April 15, 2009

Hedge managers get into the fund business. Should they?

If you read today's Wall Street Journal, you would have seen Shefali Anand's Fund Track article about a hedge-fund subsidiary of Legg Mason launching its first mutual fund to be followed by more. The article also points out that this is part of a small but growing trend of hedge managers getting into the mutual fund business. Is this a good idea for hedge fund firms? Let's take a look at the opportunities and difficulties so you can make the call.


  • Public track record. Research firms such as Morningstar and Lipper make it easy for asset managers to build a public profile that is easily tracked and measured. That's not the case with hedge products.
  • Communication: Hedge fund firms can not openly communicate their strategies to the public. In a mutual fund format, firms can easily talk with investors through the media, in public settings, etc.
  • Business diversification: There is a lot of negative attention these days to hedge funds. So it makes sense for firms to develop hedge type mutual fund products to diversify their product lines, revenue streams, and customer base.
  • New market: Since hedge firms are managing money anyway, they can use a similar investment process to sell to new audiences such as retail investors and financial advisors
  • Leverage mutual fund distribution infrastructure: Platforms such as Schwab, Fidelity, TD Ameritrade, Pershing and others exist to offer mutual funds to retail customers and all types of financial advisors. In addition, news publications such as the Wall Street Journal and Barrons write about mutual funds every issue for access to all types of investors. Finally, Lipper and Morningstar data is picked up in newspapers and magazines and websites for easy promotion. So if you have a mutual fund product, it is possible to get publicity on a regular basis. And this publicity can help grow your private accounts as well.
  • Recent performance: Firms may be taking advantage of the fact that the market is down significantly but funds with shorting and other techniques may have better relative performance.
  • Focus on security selection: There are many firms that will do all of the back office, compliance, accounting, etc. work so the portfolio manager can focus on picking stocks and marketing.

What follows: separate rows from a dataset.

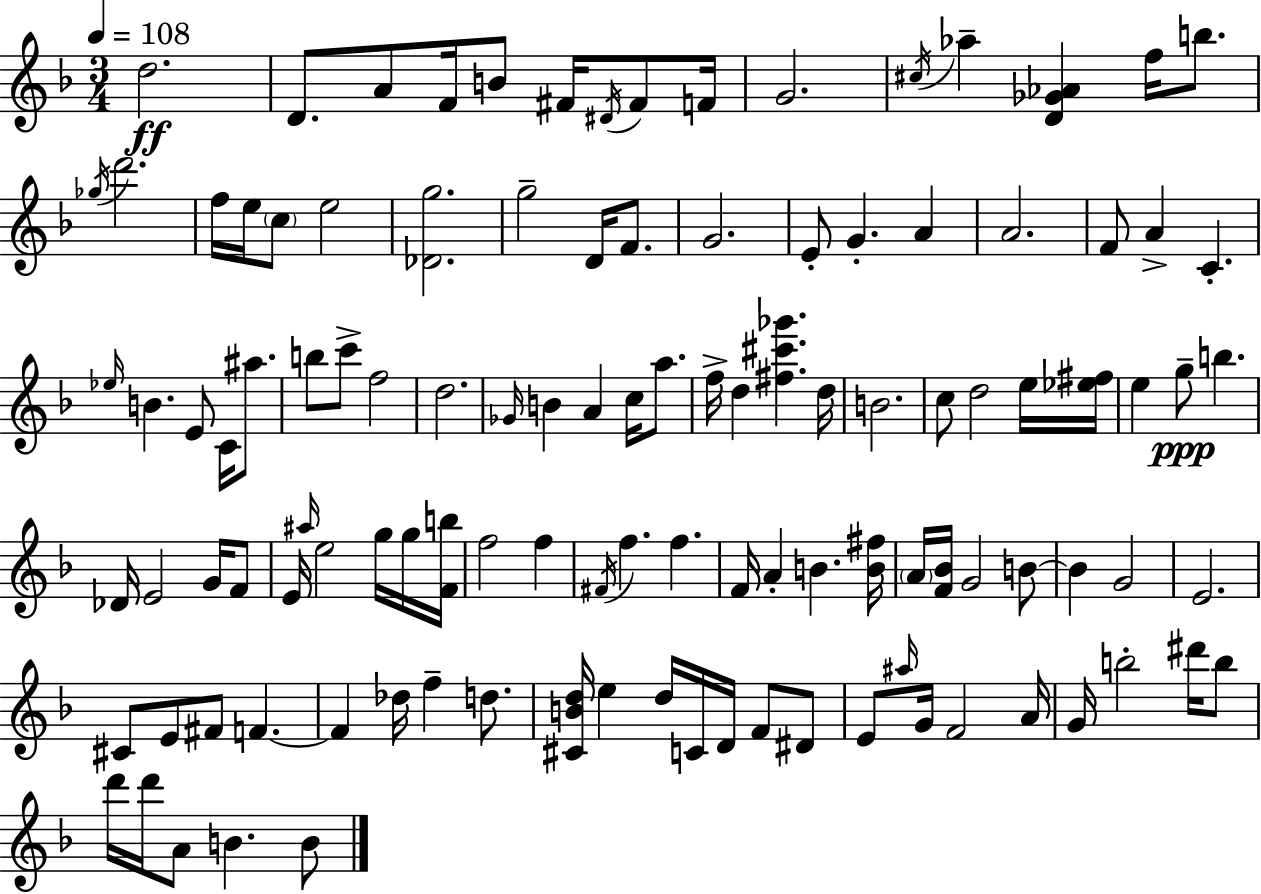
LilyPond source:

{
  \clef treble
  \numericTimeSignature
  \time 3/4
  \key f \major
  \tempo 4 = 108
  d''2.\ff | d'8. a'8 f'16 b'8 fis'16 \acciaccatura { dis'16 } fis'8 | f'16 g'2. | \acciaccatura { cis''16 } aes''4-- <d' ges' aes'>4 f''16 b''8. | \break \acciaccatura { ges''16 } d'''2. | f''16 e''16 \parenthesize c''8 e''2 | <des' g''>2. | g''2-- d'16 | \break f'8. g'2. | e'8-. g'4.-. a'4 | a'2. | f'8 a'4-> c'4.-. | \break \grace { ees''16 } b'4. e'8 | c'16 ais''8. b''8 c'''8-> f''2 | d''2. | \grace { ges'16 } b'4 a'4 | \break c''16 a''8. f''16-> d''4 <fis'' cis''' ges'''>4. | d''16 b'2. | c''8 d''2 | e''16 <ees'' fis''>16 e''4 g''8--\ppp b''4. | \break des'16 e'2 | g'16 f'8 e'16 \grace { ais''16 } e''2 | g''16 g''16 <f' b''>16 f''2 | f''4 \acciaccatura { fis'16 } f''4. | \break f''4. f'16 a'4-. | b'4. <b' fis''>16 \parenthesize a'16 <f' bes'>16 g'2 | b'8~~ b'4 g'2 | e'2. | \break cis'8 e'8 fis'8 | f'4.~~ f'4 des''16 | f''4-- d''8. <cis' b' d''>16 e''4 | d''16 c'16 d'16 f'8 dis'8 e'8 \grace { ais''16 } g'16 f'2 | \break a'16 g'16 b''2-. | dis'''16 b''8 d'''16 d'''16 a'8 | b'4. b'8 \bar "|."
}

  • High costs: It costs about $100,000 to launch a mutual fund.
  • Lower fees: Fund managers make only 1-1.5% of AUM, much lower than what hedge managers make.
  • Rising costs: As assets drop and regulation is increased, costs are increasing making it more difficult for smaller firms to compete. More are lizuidating, selling or being adopted during this environment.
  • Competitive industry: There are 10,000 funds out there. Many have serious distribution and a strong brand so it is difficult for new entrants to compete and attract investors.
  • Need for marketing to new audiences: If you want to grow your fund, you will have to focus your marketing efforts on audiences such as retail and advisor that you don’t currently have.
  • Strategy limitations: You may not be able to use all of your hedging techniques as in a traditional hedge fund because of mutual fund regulations.

1 comment:

  1. Dan;

    Nice synopsis. I would argue that one of the positives you identified - recent performance - may work against sponsors of these funds. Beginning in the latter part of 2007 130/30 products began to take significant performance hits which continued well into 2008. The so called introduction of an institutional type product to retail will be extremely difficult as a lot of financial intermediaries "have been there, done that."